> **Requirement A**: Edit the rows from the line containing "Which choice among" through the end of the rows, replacing "the black cap" with "the dark cap" and leaving everything else unchanged.

> **Page**:
--- start ---

ValentineHerr commented 6 years ago

@teixeirak , to clarify, when you say "This is after resolving the issue above" or "After resolving all of the above", you mean in case the previous issues led to multiple "1" in the D.precedence OR none of the above issues applied. Right ?

ValentineHerr commented 6 years ago

Also, just to make sure, When you say "differ only in...", is it really exclusive ? For example, I have 2 duplicates from 2 different study, with different units. If I follow your "differ only in units" statement, I am not picking OM vs C but I move on to giving the later study the precedence.

teixeirak commented 6 years ago

1st question- yes. 2nd question- Actually, let's give the OM precedence in the example above.

ValentineHerr commented 6 years ago

@teixeirak, could you review the order below? The rule would be to keep going down the list if D.precedence is still NA or if multiple "1" were assigned.

  1. Take OM over C
  2. Take longer study when length_longer_record = 1.75 * length_of_its_duplicates
  3. Take later study over older
  4. Take biggest depth (deepest record)
  5. Take smallest min.dbh

Should remain: records that only differ in method.ID and/or notes. I'll double check if dup.num is given to those and if yes, I'll assign precedence. I don't want to do it first to make sure most of the records are treated the same way.

Let me know if you approve.

teixeirak commented 6 years ago
  1. Take biggest depth (deepest record)

--- end ---

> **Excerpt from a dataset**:
--- start ---

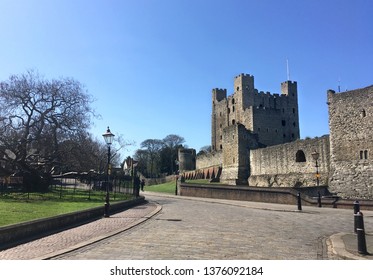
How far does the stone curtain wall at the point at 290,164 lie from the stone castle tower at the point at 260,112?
18.7 m

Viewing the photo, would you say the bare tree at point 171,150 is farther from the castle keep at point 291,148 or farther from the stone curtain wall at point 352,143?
the stone curtain wall at point 352,143

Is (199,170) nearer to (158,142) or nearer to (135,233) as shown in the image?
(158,142)

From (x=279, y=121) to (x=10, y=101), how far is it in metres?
48.0

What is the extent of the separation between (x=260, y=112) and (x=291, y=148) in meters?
26.4

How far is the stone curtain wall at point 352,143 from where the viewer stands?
28281mm

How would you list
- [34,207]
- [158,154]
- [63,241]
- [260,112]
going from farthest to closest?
1. [158,154]
2. [260,112]
3. [34,207]
4. [63,241]

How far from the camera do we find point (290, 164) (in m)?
37.6

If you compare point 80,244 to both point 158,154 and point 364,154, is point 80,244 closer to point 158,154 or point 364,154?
point 364,154

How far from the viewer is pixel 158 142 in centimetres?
10719

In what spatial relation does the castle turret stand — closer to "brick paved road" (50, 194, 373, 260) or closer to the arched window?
the arched window

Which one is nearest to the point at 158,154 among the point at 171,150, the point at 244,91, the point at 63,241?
the point at 171,150

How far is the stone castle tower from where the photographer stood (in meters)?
63.1

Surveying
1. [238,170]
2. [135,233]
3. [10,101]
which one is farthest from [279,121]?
[135,233]

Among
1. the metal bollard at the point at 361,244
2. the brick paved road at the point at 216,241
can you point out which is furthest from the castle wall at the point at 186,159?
the metal bollard at the point at 361,244
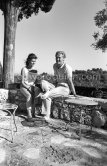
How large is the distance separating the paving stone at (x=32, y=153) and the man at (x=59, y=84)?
5.16 ft

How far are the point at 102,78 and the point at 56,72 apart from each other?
3986 millimetres

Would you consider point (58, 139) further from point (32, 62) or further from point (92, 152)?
point (32, 62)

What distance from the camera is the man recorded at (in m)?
4.94

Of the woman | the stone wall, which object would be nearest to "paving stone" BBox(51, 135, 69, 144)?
the stone wall

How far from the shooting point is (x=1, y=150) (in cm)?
325

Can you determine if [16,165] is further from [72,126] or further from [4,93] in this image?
[4,93]

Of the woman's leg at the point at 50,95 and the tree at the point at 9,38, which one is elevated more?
the tree at the point at 9,38

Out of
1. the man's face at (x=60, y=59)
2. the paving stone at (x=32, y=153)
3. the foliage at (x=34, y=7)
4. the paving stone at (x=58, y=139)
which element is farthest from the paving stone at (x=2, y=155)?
the foliage at (x=34, y=7)

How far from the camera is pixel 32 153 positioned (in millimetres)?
3182

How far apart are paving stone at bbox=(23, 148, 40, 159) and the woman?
1954 mm

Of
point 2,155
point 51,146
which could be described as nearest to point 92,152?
point 51,146

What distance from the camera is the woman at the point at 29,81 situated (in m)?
5.30

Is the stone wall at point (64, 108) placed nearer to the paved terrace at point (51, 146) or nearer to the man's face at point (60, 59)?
the paved terrace at point (51, 146)

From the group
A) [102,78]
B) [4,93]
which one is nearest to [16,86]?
[4,93]
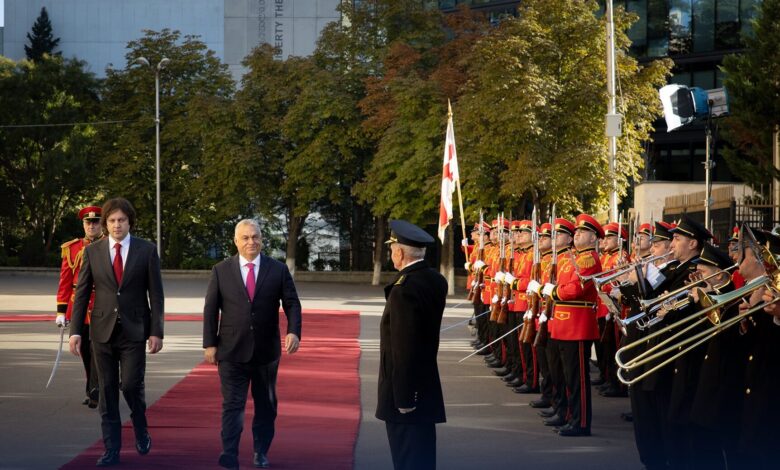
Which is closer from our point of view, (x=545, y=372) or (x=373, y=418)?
(x=373, y=418)

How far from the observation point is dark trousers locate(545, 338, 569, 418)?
11398mm

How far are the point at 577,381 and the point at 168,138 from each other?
43.5 m

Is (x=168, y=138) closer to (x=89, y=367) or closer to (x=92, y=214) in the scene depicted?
(x=92, y=214)

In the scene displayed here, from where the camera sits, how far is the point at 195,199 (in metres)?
53.8

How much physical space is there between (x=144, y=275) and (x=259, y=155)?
38657 mm

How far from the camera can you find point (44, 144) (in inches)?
2304

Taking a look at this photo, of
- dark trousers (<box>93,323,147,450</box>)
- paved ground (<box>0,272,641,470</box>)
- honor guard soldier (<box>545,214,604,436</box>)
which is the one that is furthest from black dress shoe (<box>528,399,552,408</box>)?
dark trousers (<box>93,323,147,450</box>)

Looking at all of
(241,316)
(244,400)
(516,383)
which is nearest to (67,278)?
(241,316)

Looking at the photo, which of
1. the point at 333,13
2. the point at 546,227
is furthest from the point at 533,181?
the point at 333,13

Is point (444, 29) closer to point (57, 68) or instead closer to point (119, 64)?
point (57, 68)

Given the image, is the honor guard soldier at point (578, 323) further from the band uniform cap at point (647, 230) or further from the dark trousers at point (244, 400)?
the dark trousers at point (244, 400)

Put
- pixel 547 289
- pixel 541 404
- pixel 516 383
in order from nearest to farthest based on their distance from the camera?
pixel 547 289 < pixel 541 404 < pixel 516 383

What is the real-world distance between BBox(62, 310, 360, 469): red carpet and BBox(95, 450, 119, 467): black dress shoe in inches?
3.0

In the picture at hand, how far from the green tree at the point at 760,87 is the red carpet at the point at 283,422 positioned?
15.9 metres
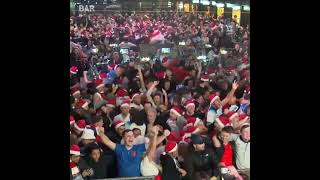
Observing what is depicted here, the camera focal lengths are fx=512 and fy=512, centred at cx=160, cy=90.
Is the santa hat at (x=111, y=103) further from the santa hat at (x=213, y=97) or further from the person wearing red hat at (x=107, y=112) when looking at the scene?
the santa hat at (x=213, y=97)

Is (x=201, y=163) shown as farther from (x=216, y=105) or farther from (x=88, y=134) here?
(x=88, y=134)

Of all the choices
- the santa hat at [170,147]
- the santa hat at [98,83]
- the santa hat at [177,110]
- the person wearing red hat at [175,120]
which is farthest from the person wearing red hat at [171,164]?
the santa hat at [98,83]

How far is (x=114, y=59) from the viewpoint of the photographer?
388 cm

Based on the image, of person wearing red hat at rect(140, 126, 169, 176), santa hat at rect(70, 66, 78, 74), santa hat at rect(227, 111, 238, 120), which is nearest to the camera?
santa hat at rect(70, 66, 78, 74)

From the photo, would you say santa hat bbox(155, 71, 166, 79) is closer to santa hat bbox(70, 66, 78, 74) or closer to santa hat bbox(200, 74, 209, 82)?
santa hat bbox(200, 74, 209, 82)

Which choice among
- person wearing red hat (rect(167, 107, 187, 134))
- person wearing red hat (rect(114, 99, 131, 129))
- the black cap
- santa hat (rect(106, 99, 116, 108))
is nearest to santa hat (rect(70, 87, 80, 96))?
santa hat (rect(106, 99, 116, 108))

--- end ---

> **Requirement B**: Do these statements agree with the comment thread? (i) In the proposed order, taking OM over C is the first step. (ii) For two duplicates from different studies with different units, teixeirak said the later study should get precedence. (iii) The proposed rule is to keep going down the list while D.precedence is still NA.

> **Answer A**:
Which choice among
- person wearing red hat (rect(167, 107, 187, 134))
- person wearing red hat (rect(114, 99, 131, 129))
- the dark cap
- santa hat (rect(106, 99, 116, 108))
is nearest to santa hat (rect(70, 87, 80, 96))?
santa hat (rect(106, 99, 116, 108))

> **Answer B**:
(i) Yes: "1. Take OM over C"
(ii) No: "Actually, let's give the OM precedence in the example above."
(iii) Yes: "The rule would be to keep going down the list if D.precedence is still NA or if multiple "1" were assigned."